XAU/USD Technical Analysis as of May 19, 2026

Gold is trading with a bearish bias, hitting one-and-a-half-month lows as expectations mount for a more restrictive monetary policy stance from the Federal Reserve. The precious metal is facing strong headwinds from climbing US Treasury yields and persistent inflationary risks.

Possible technical scenarios:

Gold prices have dropped below the 4635.63 level. If the prices manage to consolidate below the May lows, the downward slide could extend toward the support level at 4375.25.

XAU/USD_D1

Fundamental drivers of volatility:

The primary bearish catalyst for the yellow metal remains the prospect of higher-for-longer US interest rates. Rising inflation concerns tied to the prolonged standoff in the Persian Gulf have reinforced expectations that the Fed will maintain its hawkish stance, which in turn pushes US Treasury yields higher.
Further dampening demand for non-yielding gold is the shift in market pricing regarding Fed rate hikes. According to the CME FedWatch tool, traders are now pricing in a 38% probability of a rate hike by December. Against this backdrop, the investors are awaiting the release of the minutes from the April FOMC meeting, which could provide fresh clues regarding the central bank's policy path.
Geopolitical developments remain a key market driver. Investors continue to monitor relations between the US and Iran, as any shift in diplomatic talks has a direct bearing on inflation expectations and interest rate projections.
Market attention was also drawn to comments from Donald Trump, who noted "good chances" of reaching a deal on the Iranian nuclear program after receiving a peace proposal from Tehran. This has slightly eased geopolitical anxieties, curbing safe-haven demand for gold.

Intraday technical picture:

As evidenced by the 4H chart, gold has pulled back to the lower boundary of its 4510.26-4772.29 sideways range marked by the two dotted lines. In case of a clean exit from it and consolidation below 4510.26, horizontal at 4375.25 will serve as the next target.

XAU/USD_H4

 

Brent Technical Analysis as of May 19, 2026

Brent crude prices have undergone a mild technical correction following their recent rally; however, the broader uptrend remains intact as the market remains highly sensitive to headlines coming out of the Middle East.

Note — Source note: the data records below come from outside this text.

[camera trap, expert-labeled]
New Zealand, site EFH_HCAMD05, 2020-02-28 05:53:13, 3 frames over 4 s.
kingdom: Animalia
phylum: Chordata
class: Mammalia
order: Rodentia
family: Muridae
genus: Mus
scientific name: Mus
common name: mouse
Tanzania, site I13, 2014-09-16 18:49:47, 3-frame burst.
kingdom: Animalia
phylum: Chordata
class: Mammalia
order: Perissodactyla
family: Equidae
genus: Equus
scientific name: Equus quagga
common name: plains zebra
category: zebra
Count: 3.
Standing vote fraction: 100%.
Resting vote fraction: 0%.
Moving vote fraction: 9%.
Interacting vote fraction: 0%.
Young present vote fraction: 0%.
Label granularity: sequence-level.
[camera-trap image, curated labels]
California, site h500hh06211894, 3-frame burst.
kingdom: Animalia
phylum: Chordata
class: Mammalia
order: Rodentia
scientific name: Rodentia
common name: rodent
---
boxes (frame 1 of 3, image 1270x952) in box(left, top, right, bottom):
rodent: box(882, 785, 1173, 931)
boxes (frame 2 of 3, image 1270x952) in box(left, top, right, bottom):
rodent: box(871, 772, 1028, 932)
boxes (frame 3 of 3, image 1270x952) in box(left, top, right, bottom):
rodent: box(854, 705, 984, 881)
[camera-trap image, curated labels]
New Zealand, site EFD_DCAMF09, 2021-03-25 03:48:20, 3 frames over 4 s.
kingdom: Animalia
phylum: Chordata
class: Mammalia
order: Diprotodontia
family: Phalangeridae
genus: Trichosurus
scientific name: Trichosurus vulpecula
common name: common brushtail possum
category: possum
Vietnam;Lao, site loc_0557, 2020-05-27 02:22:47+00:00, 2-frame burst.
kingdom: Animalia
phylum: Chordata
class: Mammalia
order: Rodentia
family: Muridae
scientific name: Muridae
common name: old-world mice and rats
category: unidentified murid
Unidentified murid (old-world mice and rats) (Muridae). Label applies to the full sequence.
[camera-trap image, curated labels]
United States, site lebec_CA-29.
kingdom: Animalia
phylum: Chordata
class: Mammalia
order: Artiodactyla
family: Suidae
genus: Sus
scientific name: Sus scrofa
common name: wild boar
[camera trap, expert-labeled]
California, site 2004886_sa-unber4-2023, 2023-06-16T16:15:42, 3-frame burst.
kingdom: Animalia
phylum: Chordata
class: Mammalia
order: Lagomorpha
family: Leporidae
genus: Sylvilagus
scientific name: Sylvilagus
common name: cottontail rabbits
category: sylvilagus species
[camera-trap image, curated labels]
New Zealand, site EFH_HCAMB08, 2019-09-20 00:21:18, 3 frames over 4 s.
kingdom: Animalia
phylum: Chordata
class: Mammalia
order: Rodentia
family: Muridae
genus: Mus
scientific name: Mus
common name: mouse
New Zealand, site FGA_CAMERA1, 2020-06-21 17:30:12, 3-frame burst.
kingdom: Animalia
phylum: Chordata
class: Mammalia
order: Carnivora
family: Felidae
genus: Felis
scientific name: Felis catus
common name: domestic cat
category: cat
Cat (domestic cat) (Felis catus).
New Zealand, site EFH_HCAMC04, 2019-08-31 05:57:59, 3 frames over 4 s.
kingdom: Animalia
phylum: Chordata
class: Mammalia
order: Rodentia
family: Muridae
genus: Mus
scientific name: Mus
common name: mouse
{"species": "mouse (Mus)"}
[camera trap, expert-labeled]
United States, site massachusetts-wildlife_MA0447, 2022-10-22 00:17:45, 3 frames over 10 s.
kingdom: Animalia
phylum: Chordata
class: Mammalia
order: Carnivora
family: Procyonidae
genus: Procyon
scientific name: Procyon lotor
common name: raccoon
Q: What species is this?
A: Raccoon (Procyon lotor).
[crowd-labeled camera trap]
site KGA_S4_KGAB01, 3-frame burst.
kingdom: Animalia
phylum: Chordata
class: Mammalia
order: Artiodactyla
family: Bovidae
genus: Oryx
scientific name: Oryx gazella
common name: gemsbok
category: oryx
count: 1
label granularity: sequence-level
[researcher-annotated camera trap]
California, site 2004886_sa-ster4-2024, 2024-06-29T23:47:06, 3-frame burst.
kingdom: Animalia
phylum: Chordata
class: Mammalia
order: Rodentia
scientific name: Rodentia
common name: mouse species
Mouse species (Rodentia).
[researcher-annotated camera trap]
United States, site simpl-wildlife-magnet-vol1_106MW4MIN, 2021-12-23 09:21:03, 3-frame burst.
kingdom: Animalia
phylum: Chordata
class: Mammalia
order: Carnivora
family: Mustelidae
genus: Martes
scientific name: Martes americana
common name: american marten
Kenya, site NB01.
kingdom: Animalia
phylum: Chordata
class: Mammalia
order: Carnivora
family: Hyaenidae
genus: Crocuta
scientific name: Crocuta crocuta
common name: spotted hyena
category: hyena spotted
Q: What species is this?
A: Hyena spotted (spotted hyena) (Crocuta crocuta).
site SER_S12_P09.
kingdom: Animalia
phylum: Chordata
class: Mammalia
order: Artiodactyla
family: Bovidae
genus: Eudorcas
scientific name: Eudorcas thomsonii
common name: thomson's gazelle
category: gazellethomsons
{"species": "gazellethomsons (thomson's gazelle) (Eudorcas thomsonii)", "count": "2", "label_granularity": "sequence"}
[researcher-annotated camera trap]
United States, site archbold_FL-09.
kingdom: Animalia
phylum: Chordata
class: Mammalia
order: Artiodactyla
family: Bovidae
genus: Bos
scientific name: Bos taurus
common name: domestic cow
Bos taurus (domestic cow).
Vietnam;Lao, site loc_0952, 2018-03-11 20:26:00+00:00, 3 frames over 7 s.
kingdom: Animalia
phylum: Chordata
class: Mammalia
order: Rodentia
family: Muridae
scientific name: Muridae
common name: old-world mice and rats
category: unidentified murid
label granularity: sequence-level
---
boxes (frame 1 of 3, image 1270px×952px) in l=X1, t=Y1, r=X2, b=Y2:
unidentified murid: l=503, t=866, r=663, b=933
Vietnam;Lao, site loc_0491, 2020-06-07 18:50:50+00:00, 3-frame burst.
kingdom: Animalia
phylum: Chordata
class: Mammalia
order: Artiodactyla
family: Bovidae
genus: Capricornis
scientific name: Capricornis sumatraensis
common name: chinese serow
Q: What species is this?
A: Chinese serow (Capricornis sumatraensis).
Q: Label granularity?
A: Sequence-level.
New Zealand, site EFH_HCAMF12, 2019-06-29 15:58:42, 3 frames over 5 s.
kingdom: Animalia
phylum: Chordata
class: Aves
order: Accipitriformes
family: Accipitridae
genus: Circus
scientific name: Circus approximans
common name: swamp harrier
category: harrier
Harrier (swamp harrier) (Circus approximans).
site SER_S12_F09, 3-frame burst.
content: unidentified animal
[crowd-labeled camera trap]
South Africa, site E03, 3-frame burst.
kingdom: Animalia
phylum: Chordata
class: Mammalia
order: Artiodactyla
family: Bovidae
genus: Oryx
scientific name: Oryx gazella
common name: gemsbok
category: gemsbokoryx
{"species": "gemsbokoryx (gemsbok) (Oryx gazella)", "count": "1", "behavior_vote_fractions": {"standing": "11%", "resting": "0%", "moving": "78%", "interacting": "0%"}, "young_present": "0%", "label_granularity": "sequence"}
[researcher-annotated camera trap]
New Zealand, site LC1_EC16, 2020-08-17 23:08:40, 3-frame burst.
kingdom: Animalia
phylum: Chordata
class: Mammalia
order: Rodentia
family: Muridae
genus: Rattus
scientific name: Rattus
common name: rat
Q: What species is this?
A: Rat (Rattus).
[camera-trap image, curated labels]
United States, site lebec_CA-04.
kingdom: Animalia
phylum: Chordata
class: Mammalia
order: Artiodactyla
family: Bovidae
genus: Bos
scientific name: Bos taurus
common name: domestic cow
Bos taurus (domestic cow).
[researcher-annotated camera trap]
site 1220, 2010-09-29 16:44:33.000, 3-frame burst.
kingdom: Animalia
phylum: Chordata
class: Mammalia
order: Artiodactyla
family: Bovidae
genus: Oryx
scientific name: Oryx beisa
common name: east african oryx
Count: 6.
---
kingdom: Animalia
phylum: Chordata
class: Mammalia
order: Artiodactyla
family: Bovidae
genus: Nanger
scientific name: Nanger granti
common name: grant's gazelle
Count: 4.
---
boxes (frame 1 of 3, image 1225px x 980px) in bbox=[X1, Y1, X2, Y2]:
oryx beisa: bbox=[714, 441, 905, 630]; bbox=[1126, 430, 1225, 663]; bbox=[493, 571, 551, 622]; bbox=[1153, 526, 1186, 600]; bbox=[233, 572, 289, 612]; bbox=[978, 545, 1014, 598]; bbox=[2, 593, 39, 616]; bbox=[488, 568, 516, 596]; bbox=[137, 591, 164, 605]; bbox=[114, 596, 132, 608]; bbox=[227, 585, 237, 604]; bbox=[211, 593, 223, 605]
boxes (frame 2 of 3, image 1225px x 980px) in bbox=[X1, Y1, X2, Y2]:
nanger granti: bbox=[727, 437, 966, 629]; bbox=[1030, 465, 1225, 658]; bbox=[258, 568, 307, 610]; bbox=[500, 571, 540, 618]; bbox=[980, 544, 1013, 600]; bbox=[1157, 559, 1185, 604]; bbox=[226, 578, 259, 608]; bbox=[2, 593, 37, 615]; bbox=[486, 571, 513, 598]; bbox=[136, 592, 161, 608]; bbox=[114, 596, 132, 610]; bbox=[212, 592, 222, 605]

Possible technical scenarios:

On the daily chart, Brent continues its recovery within a wide 95.18-113.99 range, trading roughly midway toward its upper boundary. The consolidation above the $100-per-barrel mark is paving the way for an extended rally toward 113,99, leaving significant upside potential.

Brent_D1

Fundamental drivers of volatility:

The catalyst for the local pullback in oil prices came from comments by Donald Trump, who announced the suspension of a planned strike on Iran to allow diplomatic talks to continue.
That being said, the primary driver for the energy market remains the situation surrounding the Strait of Hormuz, which is a vital chokepoint accounting for roughly 20% of global oil and LNG supplies. Despite a temporary de-escalation in rhetoric, supply disruptions persist, and the conflict remains the single largest risk factor for the global energy complex.
Signs of continued diplomatic engagement also took some heat out of prices. Iran presented fresh terms for a peaceful resolution, including a cessation of hostilities and the lifting of certain restrictions. The market views these developments as a factor that mitigates the risk of an immediate escalation.
However, the structural supply picture remains tightly constrained. While the US extended waivers allowing several countries to purchase Russian crude, the US Strategic Petroleum Reserve (SPR) has drained to its lowest level since July 2024 following massive historical inventory releases.
In the near term, crude oil will continue to move primarily on the back of headlines from the US-Iran negotiations. Any signs of a breakdown in the diplomatic process could quickly spark a sharp leg higher in Brent prices due to lingering structural supply risks.

Intraday technical picture:

The 4H chart shows Brent maintaining a steady upward trajectory within the broader 95.18-113.99 range, with bulls likely targeting the upper boundary at 113.99.